An assortment of different goods passed through the city. Raw materials such as silk, cotton and linen fibres came in bales from local production centres in Palestine and the likes of Muslim-held Aleppo, while finished products, like silk clothing manufactured in Antioch, were also traded. Many commodities were both used in Acre itself and exported to more distant markets: sugar cane from Palestinian plantations; wine from Lower Galilee, Latakia and Antioch; dates from the Jordan valley. Soda ashes–produced by burning plantstuffs grown in areas of high saline concentration (like coastal regions) to give alkaline ashes–were used in dying textiles and soap making; they were also essential for glass production, and the glass manufactured locally made use of the excellent-quality sand found in the Belus River.

One marked development in the thirteenth century was the increase in commercial traffic heading from west to east. It became increasingly common for Latin merchants to travel into Muslim territory, trading woollen goods (especially those from Flanders) and saffron (the only western spice to find a market in the Orient) to the likes of Damascus, before returning to Acre with a new cargo of silks, precious and semi-precious stones.
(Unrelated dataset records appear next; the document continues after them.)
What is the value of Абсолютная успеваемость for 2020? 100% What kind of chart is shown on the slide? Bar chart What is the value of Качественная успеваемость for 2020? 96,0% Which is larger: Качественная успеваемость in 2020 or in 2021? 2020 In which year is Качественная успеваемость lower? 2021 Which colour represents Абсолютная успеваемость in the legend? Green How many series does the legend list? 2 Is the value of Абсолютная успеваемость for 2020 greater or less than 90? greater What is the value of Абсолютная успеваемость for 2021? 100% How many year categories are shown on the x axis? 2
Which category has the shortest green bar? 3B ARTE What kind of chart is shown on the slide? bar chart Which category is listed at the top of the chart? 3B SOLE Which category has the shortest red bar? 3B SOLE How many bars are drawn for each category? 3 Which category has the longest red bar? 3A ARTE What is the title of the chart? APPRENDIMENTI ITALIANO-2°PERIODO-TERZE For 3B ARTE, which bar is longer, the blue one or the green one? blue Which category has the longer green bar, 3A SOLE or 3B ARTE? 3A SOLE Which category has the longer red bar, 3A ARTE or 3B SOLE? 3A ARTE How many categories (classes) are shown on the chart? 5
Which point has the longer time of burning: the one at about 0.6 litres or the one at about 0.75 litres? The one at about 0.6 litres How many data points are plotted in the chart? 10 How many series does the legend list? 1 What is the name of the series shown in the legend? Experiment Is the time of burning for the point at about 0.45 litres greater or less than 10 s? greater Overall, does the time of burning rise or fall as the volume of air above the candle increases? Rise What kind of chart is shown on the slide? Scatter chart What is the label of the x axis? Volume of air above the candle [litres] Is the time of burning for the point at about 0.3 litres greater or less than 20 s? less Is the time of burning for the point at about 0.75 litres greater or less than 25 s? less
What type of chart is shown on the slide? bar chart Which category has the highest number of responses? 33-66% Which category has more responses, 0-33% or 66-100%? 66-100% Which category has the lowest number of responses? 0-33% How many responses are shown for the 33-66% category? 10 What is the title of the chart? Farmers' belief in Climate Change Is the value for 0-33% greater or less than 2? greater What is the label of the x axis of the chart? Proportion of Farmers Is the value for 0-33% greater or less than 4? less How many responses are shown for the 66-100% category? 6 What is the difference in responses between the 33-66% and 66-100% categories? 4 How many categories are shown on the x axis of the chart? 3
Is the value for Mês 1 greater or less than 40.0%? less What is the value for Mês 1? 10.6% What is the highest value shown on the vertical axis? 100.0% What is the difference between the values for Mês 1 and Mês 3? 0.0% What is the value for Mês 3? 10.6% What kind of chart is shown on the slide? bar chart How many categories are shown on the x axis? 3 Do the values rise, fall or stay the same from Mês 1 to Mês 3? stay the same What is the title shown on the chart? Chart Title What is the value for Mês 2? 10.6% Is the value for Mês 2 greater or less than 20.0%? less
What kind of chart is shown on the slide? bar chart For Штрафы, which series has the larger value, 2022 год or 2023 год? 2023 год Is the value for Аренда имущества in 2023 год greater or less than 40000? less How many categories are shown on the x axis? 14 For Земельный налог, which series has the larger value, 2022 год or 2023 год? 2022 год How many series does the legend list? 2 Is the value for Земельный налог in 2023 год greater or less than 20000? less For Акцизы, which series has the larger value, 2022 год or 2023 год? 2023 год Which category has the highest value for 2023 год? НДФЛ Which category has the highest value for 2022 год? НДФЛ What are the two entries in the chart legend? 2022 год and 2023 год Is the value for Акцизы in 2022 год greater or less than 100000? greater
In a normal year, Acre witnessed two periods of intense activity–just before Easter and at the end of summer–when the bulk of ships arrived from the West, bearing hordes of traders and travellers. At these times, the docks were awash with money-changers and touts offering to lead new arrivals to find accommodation or on guided tours of the city. The port already had a long history of functioning as the main point of arrival for Christian pilgrims to the Holy Land, but, with access to Jerusalem and other sacred sites curtailed after the Third Crusade, Acre emerged as a pilgrimage destination in its own right. The city possessed some seventy churches, shrines and hospitals to service the needs of these visitors, and a lively trade in locally produced devotional objects, including painted icons, sprang up. Acre also became the most important centre of book production in the Latin East, with a scriptorium employing some of the finest manuscript artists of the medieval period copying works of history and literature for a wealthy cosmopolitan clientele.12

Sustained by this range of commercial activity, Acre was one of the focal points of life in the Latin East. The city’s history also stands as testament to the fact that international trade was the central pillar propping up Outremer through the thirteenth century.